Certainly. Out of the 1192 OpenAPI documents sampled, the following number had the following content type included at least once. Note that a content type is only counted once in an OpenAPI document, so even a doc with 10 occurrences of a content type still counts as 1.
application/json: 1073 (90%)
application/x-www-form-urlencoded: 96 (8%)
multipart/form-data: 76 (6%)
text/plain: 75 (6%)
*/*: 60 (5%)
application/xml: 49 (4%)
application/octet-stream: 39 (3%)
That's where I drew the line, the next content types were quickly dropping off, with types like text/html, application/yaml, text/csv, image/png, application/pdf, image/jpeg, all around 10 each. Then the long tail continued for a total of 492 content types.
Let me talk about each of the content types and why they deserve a special treatment:
application/json - the most important content type in REST services, with 90% clearly the most popular one by far
application/x-www-form-urlencoded, multipart/form-data, and application/xml - structured content types that the OpenAPI specification documents enough that, while we don't today, we could generate type-safe types for in the future, just like we do for JSON today
text/plain - commonly used to send unstructured text data, like logs, so deserves to be deserialized into the native Swift container: Swift.String
*/* - also explicitly called out in the OpenAPI specification, however we're still figuring out if/how we'd generate special code for it, but it's clearly popular; and its long name is not very nice (see below)

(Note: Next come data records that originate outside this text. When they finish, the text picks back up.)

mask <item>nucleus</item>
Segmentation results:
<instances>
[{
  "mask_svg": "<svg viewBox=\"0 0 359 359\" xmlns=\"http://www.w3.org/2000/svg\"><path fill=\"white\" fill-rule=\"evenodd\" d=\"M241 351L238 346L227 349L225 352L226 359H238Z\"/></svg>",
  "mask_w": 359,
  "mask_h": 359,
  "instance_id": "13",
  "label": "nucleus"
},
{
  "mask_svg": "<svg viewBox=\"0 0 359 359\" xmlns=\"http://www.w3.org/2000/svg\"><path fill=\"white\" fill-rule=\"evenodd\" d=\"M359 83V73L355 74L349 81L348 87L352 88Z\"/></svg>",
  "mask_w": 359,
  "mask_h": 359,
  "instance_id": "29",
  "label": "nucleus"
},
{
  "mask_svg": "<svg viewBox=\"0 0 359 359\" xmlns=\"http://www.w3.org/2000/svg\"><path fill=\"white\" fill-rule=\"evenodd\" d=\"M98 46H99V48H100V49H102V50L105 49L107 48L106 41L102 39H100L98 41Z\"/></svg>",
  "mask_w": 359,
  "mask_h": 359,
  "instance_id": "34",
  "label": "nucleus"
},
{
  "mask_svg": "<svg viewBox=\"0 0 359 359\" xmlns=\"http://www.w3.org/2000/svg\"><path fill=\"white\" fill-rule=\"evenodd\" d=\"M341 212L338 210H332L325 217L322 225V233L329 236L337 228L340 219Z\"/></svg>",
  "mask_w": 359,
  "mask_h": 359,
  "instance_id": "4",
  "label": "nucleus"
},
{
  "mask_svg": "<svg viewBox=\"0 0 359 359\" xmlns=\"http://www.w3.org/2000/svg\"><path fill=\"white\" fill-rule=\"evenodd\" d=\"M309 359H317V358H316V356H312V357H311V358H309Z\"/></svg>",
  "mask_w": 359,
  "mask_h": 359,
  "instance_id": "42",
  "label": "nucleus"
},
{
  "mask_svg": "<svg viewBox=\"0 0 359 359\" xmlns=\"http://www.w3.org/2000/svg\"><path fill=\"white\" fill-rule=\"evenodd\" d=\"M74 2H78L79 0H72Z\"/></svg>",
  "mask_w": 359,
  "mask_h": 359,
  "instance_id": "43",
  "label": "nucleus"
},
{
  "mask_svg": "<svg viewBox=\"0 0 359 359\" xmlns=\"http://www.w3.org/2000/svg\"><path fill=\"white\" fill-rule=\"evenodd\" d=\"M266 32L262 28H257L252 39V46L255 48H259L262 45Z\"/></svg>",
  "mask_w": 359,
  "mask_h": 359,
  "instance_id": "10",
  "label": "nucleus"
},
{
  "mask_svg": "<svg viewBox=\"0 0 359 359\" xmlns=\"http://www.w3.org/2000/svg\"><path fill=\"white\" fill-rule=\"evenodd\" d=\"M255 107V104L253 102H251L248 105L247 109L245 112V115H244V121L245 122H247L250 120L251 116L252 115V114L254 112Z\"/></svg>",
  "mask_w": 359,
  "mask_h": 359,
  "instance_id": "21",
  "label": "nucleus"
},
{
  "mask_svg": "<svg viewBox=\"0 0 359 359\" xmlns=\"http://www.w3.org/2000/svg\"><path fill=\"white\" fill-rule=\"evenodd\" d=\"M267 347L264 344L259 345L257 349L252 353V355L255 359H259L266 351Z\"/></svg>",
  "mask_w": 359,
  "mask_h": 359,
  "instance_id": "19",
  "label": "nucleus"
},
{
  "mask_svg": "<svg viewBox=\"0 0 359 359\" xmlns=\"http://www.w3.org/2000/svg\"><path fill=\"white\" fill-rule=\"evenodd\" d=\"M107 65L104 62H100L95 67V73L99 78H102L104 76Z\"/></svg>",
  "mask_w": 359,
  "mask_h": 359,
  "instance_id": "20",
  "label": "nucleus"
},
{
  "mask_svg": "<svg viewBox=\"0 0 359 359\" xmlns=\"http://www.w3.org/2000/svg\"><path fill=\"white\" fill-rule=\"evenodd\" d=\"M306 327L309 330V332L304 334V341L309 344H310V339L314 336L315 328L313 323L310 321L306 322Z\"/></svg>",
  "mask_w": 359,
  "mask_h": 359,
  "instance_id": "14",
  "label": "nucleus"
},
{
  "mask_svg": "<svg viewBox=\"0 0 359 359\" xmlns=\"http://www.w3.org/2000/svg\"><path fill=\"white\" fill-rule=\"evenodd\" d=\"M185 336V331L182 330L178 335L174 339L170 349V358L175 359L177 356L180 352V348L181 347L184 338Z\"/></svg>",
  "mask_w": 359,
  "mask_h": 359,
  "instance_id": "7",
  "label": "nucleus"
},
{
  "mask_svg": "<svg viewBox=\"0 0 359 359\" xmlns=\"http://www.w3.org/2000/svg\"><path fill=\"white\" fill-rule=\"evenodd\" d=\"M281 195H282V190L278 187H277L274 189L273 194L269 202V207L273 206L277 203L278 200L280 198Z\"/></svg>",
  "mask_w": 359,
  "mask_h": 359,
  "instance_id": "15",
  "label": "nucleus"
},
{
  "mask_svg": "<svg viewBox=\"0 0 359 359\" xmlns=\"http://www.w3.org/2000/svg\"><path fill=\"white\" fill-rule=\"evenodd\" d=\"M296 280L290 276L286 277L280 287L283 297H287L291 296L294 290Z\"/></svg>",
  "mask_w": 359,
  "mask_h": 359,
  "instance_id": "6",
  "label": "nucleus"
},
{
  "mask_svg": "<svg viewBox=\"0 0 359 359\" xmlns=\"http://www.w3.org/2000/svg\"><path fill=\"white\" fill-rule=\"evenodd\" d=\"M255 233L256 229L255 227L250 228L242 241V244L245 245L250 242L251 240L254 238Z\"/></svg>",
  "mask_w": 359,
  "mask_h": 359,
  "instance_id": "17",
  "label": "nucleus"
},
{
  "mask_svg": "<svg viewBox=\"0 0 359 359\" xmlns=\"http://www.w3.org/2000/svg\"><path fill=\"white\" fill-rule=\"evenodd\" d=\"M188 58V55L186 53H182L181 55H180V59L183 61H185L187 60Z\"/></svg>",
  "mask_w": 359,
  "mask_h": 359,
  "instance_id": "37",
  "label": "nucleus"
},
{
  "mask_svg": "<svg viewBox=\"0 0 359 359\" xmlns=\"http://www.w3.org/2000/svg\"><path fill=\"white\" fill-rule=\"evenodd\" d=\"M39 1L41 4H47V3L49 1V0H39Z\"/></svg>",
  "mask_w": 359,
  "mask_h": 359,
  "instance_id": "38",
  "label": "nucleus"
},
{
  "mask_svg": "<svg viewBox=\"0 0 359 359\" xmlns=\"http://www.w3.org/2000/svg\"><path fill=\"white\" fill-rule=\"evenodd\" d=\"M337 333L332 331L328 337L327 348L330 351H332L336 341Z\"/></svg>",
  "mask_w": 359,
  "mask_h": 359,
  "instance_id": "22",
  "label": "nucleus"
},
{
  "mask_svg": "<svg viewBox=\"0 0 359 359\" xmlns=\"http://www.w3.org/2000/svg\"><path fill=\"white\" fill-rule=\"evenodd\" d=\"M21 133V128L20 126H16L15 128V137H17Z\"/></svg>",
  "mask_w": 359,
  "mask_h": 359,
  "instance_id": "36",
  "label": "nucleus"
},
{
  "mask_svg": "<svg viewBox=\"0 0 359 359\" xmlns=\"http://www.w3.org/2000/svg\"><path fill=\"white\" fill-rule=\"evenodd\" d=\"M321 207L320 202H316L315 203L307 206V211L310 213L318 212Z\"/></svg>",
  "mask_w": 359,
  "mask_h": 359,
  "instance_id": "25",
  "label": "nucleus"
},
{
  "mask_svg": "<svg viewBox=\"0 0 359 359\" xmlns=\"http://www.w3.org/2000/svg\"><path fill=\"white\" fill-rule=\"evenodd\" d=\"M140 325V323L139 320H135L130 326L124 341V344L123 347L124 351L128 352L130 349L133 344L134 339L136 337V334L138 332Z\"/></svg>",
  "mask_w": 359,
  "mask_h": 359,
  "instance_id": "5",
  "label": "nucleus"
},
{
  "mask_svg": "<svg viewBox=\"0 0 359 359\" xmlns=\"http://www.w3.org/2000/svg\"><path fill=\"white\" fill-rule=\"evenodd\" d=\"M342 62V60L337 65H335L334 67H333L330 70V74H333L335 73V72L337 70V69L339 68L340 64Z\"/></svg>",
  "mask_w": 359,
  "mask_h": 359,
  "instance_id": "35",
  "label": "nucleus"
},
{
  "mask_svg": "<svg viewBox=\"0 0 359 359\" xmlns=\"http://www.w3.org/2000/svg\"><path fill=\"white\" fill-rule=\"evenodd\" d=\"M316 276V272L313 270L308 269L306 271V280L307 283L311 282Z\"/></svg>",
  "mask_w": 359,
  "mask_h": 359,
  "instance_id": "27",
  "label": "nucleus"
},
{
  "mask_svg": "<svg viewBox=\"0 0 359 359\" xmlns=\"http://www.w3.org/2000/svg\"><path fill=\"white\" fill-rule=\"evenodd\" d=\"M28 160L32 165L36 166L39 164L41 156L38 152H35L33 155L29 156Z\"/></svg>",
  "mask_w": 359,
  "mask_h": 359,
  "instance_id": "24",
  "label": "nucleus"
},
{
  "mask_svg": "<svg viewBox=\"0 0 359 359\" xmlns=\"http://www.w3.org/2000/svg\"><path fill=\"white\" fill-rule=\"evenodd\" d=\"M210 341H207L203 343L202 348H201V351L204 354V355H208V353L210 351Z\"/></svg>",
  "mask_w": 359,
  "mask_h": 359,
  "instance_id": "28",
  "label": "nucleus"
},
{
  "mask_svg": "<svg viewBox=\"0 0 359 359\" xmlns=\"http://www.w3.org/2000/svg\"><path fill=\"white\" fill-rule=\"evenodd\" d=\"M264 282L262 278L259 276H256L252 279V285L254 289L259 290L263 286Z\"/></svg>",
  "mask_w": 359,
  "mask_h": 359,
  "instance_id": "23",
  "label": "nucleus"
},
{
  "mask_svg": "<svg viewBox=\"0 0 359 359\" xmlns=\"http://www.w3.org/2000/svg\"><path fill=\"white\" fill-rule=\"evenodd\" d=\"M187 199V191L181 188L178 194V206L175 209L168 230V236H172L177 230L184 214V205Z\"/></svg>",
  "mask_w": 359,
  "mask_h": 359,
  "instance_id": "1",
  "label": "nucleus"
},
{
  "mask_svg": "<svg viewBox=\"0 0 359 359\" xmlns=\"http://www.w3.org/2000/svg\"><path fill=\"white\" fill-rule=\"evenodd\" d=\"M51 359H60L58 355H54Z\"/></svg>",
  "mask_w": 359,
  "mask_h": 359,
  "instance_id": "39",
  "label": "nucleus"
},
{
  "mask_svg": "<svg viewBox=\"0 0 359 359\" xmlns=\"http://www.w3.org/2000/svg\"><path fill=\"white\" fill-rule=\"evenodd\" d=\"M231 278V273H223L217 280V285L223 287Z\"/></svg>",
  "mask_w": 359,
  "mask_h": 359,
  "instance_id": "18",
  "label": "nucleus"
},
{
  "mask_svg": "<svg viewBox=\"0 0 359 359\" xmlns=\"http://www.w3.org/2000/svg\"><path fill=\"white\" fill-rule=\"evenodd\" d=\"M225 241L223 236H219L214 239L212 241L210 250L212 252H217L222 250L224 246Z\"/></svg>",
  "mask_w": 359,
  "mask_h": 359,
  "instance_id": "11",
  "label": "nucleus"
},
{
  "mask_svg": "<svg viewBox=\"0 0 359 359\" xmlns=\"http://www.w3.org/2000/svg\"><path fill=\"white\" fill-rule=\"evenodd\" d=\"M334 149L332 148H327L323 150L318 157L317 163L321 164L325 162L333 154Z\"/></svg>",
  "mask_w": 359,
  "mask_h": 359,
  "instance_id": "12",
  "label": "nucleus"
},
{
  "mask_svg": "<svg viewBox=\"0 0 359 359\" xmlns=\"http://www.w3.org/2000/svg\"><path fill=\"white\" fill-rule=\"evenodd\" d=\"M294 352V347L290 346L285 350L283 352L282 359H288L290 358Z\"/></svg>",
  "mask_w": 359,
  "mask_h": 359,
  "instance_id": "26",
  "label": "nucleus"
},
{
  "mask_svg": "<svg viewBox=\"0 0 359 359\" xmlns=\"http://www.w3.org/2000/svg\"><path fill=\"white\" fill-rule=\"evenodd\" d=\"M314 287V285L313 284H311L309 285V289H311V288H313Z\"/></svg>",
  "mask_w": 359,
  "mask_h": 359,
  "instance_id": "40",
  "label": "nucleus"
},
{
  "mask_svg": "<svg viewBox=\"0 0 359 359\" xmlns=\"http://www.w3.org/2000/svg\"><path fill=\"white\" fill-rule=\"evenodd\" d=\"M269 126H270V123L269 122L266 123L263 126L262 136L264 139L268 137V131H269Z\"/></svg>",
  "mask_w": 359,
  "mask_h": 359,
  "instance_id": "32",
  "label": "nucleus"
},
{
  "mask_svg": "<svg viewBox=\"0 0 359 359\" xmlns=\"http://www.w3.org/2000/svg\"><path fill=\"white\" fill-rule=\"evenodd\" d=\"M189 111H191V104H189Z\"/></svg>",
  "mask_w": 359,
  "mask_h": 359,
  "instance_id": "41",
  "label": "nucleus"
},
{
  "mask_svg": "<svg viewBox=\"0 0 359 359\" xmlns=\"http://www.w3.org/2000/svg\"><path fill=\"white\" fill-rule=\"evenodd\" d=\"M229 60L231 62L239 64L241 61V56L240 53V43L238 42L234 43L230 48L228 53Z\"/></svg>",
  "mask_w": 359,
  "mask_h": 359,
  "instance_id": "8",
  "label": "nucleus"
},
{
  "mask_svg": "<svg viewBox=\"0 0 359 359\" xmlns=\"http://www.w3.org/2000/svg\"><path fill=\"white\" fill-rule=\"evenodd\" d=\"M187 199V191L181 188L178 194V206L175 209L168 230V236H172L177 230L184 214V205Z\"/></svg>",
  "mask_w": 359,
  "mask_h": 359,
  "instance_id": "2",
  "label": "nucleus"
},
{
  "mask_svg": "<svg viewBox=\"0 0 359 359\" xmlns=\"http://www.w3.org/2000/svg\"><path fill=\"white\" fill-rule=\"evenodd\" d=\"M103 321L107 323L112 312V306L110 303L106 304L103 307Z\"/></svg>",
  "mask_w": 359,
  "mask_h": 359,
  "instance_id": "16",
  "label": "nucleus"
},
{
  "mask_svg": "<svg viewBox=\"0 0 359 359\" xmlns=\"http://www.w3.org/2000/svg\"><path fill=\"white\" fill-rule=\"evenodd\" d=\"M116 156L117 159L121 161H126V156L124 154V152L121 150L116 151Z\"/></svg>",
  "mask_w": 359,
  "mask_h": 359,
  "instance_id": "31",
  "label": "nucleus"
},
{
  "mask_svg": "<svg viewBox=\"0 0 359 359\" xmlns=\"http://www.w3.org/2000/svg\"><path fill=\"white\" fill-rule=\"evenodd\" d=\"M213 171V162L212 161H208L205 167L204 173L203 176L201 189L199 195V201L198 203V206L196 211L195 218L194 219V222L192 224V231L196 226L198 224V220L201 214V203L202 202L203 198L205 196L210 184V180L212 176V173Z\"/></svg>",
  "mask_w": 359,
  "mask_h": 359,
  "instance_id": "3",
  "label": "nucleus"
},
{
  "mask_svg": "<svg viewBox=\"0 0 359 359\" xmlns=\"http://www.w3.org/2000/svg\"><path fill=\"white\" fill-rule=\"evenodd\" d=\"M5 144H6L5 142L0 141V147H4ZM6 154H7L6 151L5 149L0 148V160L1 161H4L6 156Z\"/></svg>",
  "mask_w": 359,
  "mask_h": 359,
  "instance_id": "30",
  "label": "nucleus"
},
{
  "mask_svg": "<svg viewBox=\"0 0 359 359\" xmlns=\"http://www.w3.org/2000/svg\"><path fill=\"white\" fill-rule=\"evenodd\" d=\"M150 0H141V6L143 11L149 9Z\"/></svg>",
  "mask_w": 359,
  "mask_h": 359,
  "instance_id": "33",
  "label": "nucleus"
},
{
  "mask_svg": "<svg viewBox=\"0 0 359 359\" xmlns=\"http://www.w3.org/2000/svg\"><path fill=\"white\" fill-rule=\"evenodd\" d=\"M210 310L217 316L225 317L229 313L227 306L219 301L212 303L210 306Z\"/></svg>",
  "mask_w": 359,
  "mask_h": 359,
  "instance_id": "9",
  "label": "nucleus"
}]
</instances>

application/octet-stream - also specially called out in the OpenAPI specification as the default raw bytes content type; its long name also isn't super beginner-friendly, "octet stream" is the first term developers use when talking about raw data
That's in contrast to the content types I left under the line, like text/html, image/png, and application/pdf, which the OpenAPI specification doesn't document any structure for, so it's unlikely we'll ever try to introspect; instead, we'll continue to pass the raw bytes to the adopter's code to handle however they like. So it seemed like a natural point to draw the line, as we only do the work of coming up with short names for 7/492 = ~1.4% of content types, but they still cover the vast majority of use cases.
That's a fair interpretation, but let me compare and contrast the two options we're deciding between here.
| Content type |
Proposed short name |
Long name |
application/json |
json |
application_sol_json |
application/x-www-form-urlencoded |
form |
application_sol_x_hyphen_www_hyphen_form_hyphen_urlencoded |
multipart/form-data |
multipart |
multipart_sol_form_hyphen_data |
text/plain |
text |
text_sol_plain |
*/* |
any |
_ast__sol__ast_ |
application/xml |
xml |
application_sol_xml |
application/octet-stream |
binary |
application_sol_octet_hyphen_stream |
I think the short names on the left actually represent the intent of the OpenAPI author better than the names on the right. In a world where content types were a closed set, we could come up with a short name for every content type, but since that's not the case, we have to draw a line somewhere between the frequently used content types that deserve pretty names, and all other content types, which we stringify using a scheme that results in as few conflicts as possible while still being readable (even if not pretty), recently updated in SOAR-0001.
If we don't use this split approach, we either would have to write short names for all content types, which we can't (as mentioned, it's an open set), or we don't write short names for any content types, which is more consistent, but I feel it'd be sacrificing readability and user ergonomics for little benefit, since the extra complexity of the short names is negligible. The split logic seems justified by the fact that 90%+ of adopters will see these identifiers all over their request/response bodies, and have to spell them by hand when sending requests and unwrapping received responses.
I do wish we could apply a simple rule one way or another, but alas I don't think that'd serve the adopters best.
That said, I'm more than happy to discuss where the line is drawn, and what the exact spelling of the short names should be. I came up with these very unscientifically, by just trying to pick the name I most commonly hear developers use when referring to these content types.
I'm particularly not very happy with form and any, so would like some ideas on those, the rest I think are okay; but again - feedback on any of them is very welcome.